▸ Task objective: Please format the items, starting at the beginning and ending at the line that contains "2488 centimetres", as a two-column CSV with the headers item_text and answer, one row per item. Put each field in double quotes and replace any line breaks within it with spaces.

·····

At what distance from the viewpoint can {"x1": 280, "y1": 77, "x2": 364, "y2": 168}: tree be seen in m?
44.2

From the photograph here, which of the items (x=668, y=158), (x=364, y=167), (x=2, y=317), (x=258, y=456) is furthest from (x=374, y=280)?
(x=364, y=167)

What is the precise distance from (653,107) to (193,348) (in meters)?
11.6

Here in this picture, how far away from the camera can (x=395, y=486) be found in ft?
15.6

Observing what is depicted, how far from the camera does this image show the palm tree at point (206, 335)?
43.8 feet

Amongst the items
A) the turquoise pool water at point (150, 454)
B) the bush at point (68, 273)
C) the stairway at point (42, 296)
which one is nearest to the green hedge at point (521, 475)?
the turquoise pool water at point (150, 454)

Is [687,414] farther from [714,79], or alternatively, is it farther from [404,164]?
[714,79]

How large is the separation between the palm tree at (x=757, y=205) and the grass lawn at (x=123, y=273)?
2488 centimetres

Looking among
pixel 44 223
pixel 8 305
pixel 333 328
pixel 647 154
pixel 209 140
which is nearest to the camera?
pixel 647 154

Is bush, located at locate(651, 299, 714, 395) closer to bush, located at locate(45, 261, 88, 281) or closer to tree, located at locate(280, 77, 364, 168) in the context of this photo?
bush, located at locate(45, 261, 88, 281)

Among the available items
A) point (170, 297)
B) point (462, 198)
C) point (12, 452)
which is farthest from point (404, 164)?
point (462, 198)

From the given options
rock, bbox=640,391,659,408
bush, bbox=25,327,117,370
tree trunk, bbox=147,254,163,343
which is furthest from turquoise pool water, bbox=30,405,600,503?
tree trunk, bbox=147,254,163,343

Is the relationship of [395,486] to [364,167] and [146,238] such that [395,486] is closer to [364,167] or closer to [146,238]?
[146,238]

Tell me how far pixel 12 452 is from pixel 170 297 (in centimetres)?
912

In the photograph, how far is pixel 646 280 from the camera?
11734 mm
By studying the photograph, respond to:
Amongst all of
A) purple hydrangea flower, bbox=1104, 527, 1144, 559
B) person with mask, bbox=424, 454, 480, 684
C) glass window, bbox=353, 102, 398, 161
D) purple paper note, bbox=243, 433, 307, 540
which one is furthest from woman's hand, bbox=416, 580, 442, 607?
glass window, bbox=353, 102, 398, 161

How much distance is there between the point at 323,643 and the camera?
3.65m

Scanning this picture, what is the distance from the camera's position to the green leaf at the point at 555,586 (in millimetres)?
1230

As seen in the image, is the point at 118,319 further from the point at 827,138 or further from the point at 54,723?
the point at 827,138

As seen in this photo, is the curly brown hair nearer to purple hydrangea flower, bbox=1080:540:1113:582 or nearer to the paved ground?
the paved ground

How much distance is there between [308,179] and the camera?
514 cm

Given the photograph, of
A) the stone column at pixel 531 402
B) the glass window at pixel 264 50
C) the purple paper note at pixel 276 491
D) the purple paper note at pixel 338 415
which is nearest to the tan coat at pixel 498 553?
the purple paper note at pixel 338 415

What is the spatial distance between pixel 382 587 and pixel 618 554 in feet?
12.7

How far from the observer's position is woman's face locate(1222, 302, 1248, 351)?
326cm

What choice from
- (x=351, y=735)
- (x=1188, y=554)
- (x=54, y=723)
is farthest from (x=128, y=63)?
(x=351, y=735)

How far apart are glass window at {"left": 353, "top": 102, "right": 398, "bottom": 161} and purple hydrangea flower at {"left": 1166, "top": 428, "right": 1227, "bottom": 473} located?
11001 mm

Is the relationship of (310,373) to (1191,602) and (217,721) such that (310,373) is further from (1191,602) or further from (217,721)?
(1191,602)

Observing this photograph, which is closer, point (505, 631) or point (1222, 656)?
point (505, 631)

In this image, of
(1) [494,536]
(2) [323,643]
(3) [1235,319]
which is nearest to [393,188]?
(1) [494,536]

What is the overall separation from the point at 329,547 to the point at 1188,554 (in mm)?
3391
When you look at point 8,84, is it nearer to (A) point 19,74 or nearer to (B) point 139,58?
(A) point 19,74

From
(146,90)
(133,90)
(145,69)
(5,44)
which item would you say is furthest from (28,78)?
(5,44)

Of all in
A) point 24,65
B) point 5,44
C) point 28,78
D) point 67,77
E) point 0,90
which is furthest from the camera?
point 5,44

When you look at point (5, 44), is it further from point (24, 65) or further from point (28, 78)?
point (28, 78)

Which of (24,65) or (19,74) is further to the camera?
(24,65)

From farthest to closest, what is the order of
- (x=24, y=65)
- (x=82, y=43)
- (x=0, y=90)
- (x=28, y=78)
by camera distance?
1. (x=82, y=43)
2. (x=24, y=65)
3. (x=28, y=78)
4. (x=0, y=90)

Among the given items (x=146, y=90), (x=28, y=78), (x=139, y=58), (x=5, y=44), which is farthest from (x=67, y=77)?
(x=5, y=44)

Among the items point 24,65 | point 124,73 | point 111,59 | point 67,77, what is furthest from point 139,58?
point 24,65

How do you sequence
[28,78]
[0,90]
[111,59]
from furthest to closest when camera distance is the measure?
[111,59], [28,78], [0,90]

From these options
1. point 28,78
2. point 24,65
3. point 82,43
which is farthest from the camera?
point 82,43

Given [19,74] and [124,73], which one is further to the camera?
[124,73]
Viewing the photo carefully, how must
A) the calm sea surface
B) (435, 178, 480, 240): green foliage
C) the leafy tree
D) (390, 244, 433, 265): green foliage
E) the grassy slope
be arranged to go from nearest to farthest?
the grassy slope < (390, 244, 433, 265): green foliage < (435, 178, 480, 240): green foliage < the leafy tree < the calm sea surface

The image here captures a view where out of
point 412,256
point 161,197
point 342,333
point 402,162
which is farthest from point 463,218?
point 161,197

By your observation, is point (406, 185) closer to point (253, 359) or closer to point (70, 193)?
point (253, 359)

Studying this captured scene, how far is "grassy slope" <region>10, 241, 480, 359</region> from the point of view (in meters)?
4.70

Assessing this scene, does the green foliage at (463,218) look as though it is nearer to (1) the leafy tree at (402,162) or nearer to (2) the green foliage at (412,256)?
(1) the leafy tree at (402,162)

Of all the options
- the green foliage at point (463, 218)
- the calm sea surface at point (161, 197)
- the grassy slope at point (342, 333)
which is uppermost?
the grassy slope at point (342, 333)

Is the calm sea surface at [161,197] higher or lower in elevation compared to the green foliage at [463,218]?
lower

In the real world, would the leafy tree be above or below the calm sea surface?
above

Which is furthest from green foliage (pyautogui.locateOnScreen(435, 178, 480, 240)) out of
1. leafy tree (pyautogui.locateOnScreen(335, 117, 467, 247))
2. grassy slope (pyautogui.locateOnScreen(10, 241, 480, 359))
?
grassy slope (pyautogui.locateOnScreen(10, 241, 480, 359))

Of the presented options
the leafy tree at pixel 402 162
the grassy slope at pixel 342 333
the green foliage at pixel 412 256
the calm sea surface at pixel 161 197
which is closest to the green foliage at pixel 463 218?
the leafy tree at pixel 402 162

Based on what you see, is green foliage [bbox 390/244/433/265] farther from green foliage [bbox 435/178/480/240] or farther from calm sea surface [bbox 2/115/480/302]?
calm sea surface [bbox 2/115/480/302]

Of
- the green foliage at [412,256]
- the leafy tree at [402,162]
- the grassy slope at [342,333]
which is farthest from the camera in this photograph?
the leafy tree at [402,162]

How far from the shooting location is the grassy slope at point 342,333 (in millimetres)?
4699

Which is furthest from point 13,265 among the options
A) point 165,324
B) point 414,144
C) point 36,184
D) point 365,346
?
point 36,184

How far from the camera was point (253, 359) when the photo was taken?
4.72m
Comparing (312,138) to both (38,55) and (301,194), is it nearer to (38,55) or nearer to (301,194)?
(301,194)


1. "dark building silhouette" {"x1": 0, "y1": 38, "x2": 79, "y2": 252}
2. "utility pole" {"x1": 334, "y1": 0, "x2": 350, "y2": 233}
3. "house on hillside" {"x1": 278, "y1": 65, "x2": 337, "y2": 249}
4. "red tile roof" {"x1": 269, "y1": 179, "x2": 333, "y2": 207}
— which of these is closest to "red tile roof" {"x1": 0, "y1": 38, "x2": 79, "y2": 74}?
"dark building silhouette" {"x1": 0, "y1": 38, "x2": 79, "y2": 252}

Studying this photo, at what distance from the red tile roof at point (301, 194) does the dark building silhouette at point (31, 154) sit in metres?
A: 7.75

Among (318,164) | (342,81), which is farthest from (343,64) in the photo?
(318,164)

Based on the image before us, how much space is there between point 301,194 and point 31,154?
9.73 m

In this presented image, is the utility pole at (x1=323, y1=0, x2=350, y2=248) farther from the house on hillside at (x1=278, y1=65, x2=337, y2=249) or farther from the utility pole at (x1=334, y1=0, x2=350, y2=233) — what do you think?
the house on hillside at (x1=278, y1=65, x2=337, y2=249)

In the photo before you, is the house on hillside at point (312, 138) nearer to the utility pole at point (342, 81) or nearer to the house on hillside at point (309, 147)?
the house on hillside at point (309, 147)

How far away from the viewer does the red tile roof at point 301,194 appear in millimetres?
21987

·····

▸ Solved problem:
item_text,answer
"At what distance from the viewpoint can {""x1"": 280, ""y1"": 77, ""x2"": 364, ""y2"": 168}: tree be seen in m?","44.2"
"From the photograph here, which of the items (x=668, y=158), (x=364, y=167), (x=2, y=317), (x=258, y=456) is furthest from (x=374, y=280)?","(x=364, y=167)"
"What is the precise distance from (653,107) to (193,348) (in meters)?","11.6"
"Here in this picture, how far away from the camera can (x=395, y=486) be found in ft?","15.6"
"Observing what is depicted, how far from the camera does this image show the palm tree at point (206, 335)?","43.8 feet"
"Amongst the items A) the turquoise pool water at point (150, 454) B) the bush at point (68, 273) C) the stairway at point (42, 296) which one is nearest to the green hedge at point (521, 475)?","the turquoise pool water at point (150, 454)"
"Is [687,414] farther from [714,79], or alternatively, is it farther from [404,164]?","[714,79]"
"How large is the separation between the palm tree at (x=757, y=205) and the grass lawn at (x=123, y=273)?","2488 centimetres"